¿Puedes transcribir sin ningún cambio todas las líneas de los registros que siguen?

● **Material proporcionado**
——————

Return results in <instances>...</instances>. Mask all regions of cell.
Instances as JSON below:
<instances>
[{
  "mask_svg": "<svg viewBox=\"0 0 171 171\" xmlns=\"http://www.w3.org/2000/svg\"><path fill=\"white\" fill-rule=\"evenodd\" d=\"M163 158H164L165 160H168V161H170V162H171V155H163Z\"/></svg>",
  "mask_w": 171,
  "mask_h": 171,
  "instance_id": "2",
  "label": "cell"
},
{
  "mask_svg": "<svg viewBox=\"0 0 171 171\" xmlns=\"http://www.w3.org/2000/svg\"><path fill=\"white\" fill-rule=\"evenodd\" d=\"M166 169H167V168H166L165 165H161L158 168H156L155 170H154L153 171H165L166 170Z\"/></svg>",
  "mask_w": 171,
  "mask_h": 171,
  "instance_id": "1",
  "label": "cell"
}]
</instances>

——————

● **Respuesta escrita**
Return results in <instances>...</instances>. Mask all regions of cell.
Instances as JSON below:
<instances>
[{
  "mask_svg": "<svg viewBox=\"0 0 171 171\" xmlns=\"http://www.w3.org/2000/svg\"><path fill=\"white\" fill-rule=\"evenodd\" d=\"M163 158H164L165 160H168V161H170V162H171V155H163Z\"/></svg>",
  "mask_w": 171,
  "mask_h": 171,
  "instance_id": "2",
  "label": "cell"
},
{
  "mask_svg": "<svg viewBox=\"0 0 171 171\" xmlns=\"http://www.w3.org/2000/svg\"><path fill=\"white\" fill-rule=\"evenodd\" d=\"M166 169H167V168H166L165 165H161L158 168H156L155 170H154L153 171H165L166 170Z\"/></svg>",
  "mask_w": 171,
  "mask_h": 171,
  "instance_id": "1",
  "label": "cell"
}]
</instances>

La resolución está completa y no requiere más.